Si les dons en argent demeurent la forme la plus répandue de philanthropie au Québec, certains donnent aussi du temps et de l’expertise. De fait, 44 % des Québécois ont consacré en moyenne 71 heures au bénévolat au cours de la dernière année. Le don d’expertise a été l’affaire de 29 % des répondants. Les deux vont régulièrement de pair. Plus des deux tiers des personnes ayant effectué du bénévolat ont aussi donné de leur expertise à des personnes ou à des organismes, pour une moyenne de 37 heures sur une année.

Les baby-boomers gagnent le titre de champions de la philanthropie. Ils donnent le plus d’heures (99 heures par année en moyenne), d’expertise (49 heures par année) et offrent les plus fortes sommes d’argent (270 $ en moyenne).

Passer à l’acte

Les Québécois sont très sensibilisés à l’idée de donner du temps (86 % des répondants), de l’argent (83 %) ou même de partager leur expertise (73 %). Dans ce dernier cas, rappelle l’Institut Mallet, il faut se réjouir du progrès, puisque le bénévolat d’expertise restait très peu connu il y a à peine une dizaine d’années. En général, les femmes seraient plus sensibilisées que les hommes à l’importance du don.

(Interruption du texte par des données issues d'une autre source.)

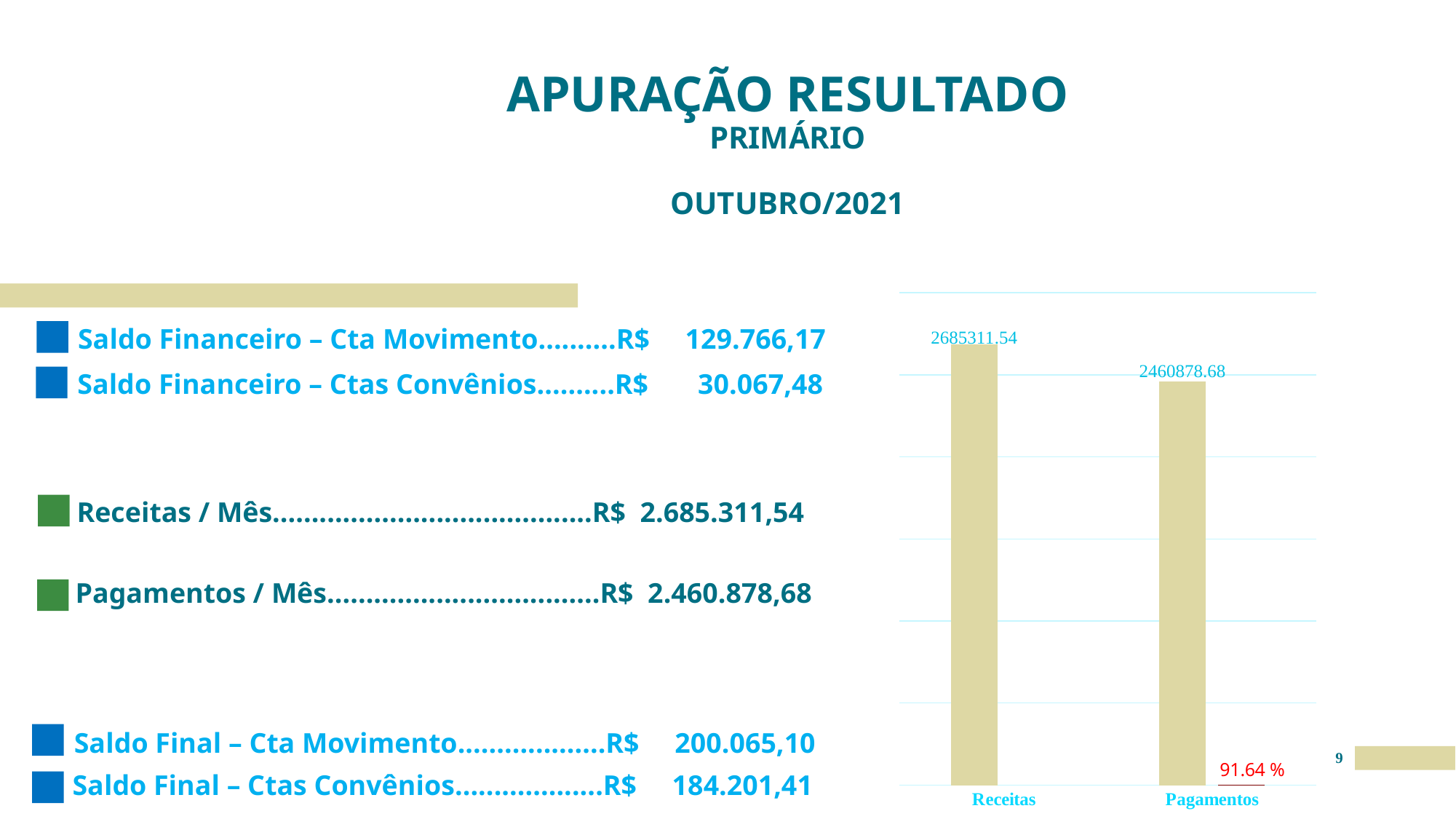
Which category has the highest bar in the chart? Receitas What is the difference between the Receitas and Pagamentos values in the chart? 224432.86 What is the value of the Receitas bar in the chart? 2685311.54 Which category has the lowest bar in the chart? Pagamentos What percentage is annotated in red near the Pagamentos bar? 91.64 % What kind of chart is shown on the slide? Bar chart How many bars are plotted in the chart? 2 Which is larger in the chart, Receitas or Pagamentos? Receitas What is the value of the Pagamentos bar in the chart? 2460878.68 Do the values rise or fall from Receitas to Pagamentos along the x axis? Fall What are the category labels on the x axis of the chart? Receitas, Pagamentos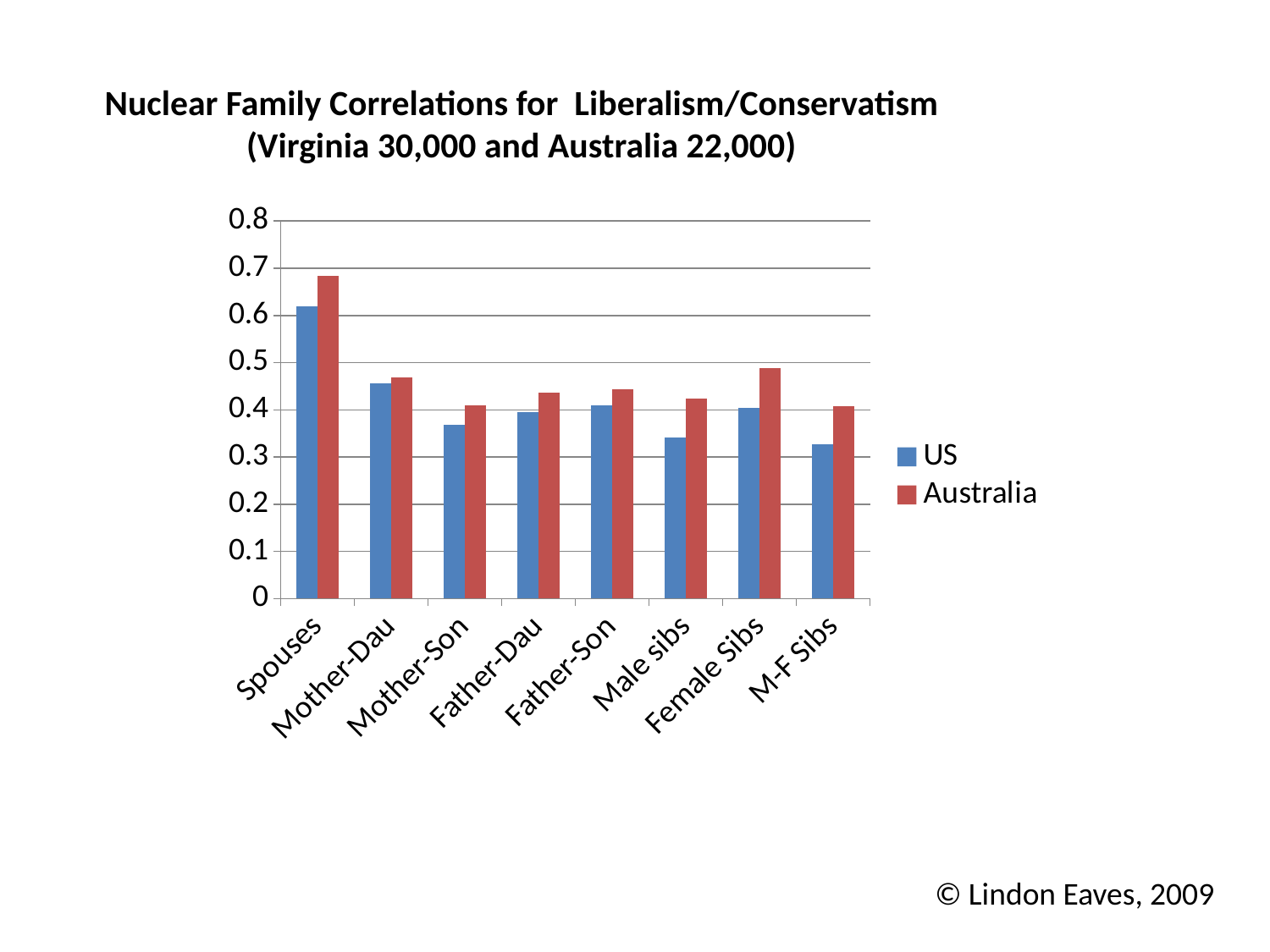
What are the two series named in the legend? US and Australia How many series does the legend list? 2 Is the Australia value for Female Sibs greater or less than 0.4? greater What kind of chart is shown on the slide? bar chart Which category has the highest Australia correlation? Spouses How many categories are shown on the x axis of the chart? 8 For Male sibs, which series has the larger value, US or Australia? Australia Which category has the highest US correlation? Spouses Is the US value for Male sibs greater or less than 0.4? less For Spouses, which series has the larger value, US or Australia? Australia Is the US value for M-F Sibs greater or less than 0.4? less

Pourtant, cette reconnaissance de l’importance du geste ne se traduit pas encore assez dans un passage à l’acte. Si près de neuf répondants sur dix croient important de donner de son temps, moins de cinq sur dix le font. On trouve un écart semblable du côté du don d’expertise. « Cela reflète parfois un certain manque de confiance par rapport à ce que l’on peut apporter à d’autres personnes ou à des organismes, avance Nicole Ouellet. Le passage à l’acte vient souvent de l’exemple d’amis ou de membres de la famille. Le milieu de travail joue aussi un rôle important pour sensibiliser les gens aux dons, mais aussi soutenir ceux qui souhaitent en faire. »

Réjean M. Gagné croit qu’il faut continuer de raffiner les approches pour toucher les gens de la bonne façon. Selon lui, il faut insister sur la réputation de l’organisme, l’impact des dons et les valeurs fondamentales de la philanthropie. Il souhaite par ailleurs que de plus en plus de milieux, y compris le gouvernement, inscrivent la philanthropie au rang des priorités. « Nous souhaitons que la culture philanthropique trouve sa place à l’avant-plan dans les organisations privées, parapubliques et publiques au Québec et nous sentons une évolution positive à cet égard », soutient-il.